In the first reaction, 2 A molecules react with one B to yield another A at a rate of 10.0e-5. The second reaction describes a decay of B back to A at a rate that is computed based on the instantaneous number of A molecules present and which decays exponentially with simulation time.

event block: <block name> = events

An event block allows one to specify events which will occur during the simulation.
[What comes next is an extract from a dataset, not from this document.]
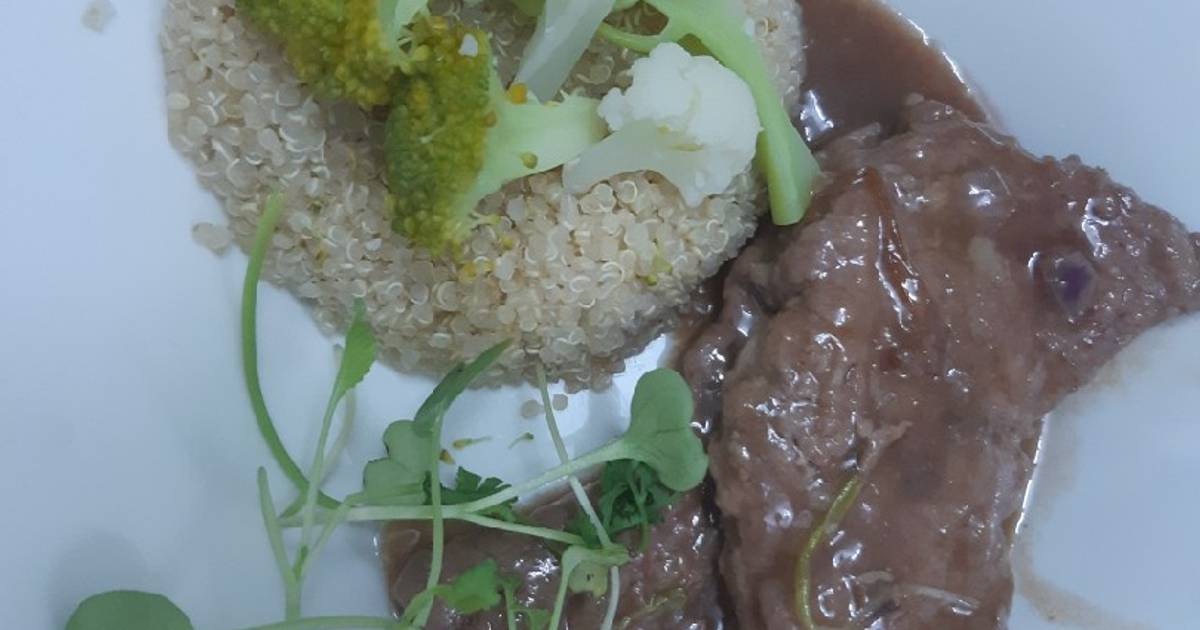 Cơm quinoa với bò bít tết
Each event consists of a <trigger expression> and an associated set of <action expressions>. Events are specified via

{ <trigger expression> } => { <action expression> }

Here, trigger expression is of the form

<trigger primitive> [ <boolean operator> <trigger primitive>]

with <trigger primitive> defined by

<expression statement> relational operator <expression statement>

Each <trigger primitive> contains two expression statements as defined above and a relational operator which can be any of >=, <=, ==, >, and <. Hence, each <trigger primitive> evaluates to either true or false.

Several <trigger primitives> can be chained together via the <boolean operators> && and || to yield a final boolean value of true or false.

If the <trigger expression> evaluates to true during an iteration, the associated <action expressions> is executed during the same timestep.

<action expression> consists of a semi-colon separated list of assignments

String = <assignment expression> [; String = <assignment expression>]

where String is a molecule or variable name and <expression> either a Double or an expression statement.

NOTE: Since molecule counts are integer values assignments to molecule counts in <action expression> will be converted to an integer value via floor.

output block: <block name> = output

This block consists of a simple list of variable and molecule names that will be streamed to the output file in the same order:

[ name1, name2, name3, .... ]

Example Input Files

Below are several example input files detailing the use of SGL:

These are also available in the Models/ sub-directory in the source tree.

Bugs

Please report all bugs and feature requests to <haskelladdict at users dot sourceforge dot net>.

[1](1, 2) Daniel T. Gillespie (1977). "Exact Stochastic Simulation of Coupled Chemical Reactions". The Journal of Physical Chemistry 81 (25): 2340-2361
[2]An exception to this rule are line comments starting with -- which ingnore everything until the next newline.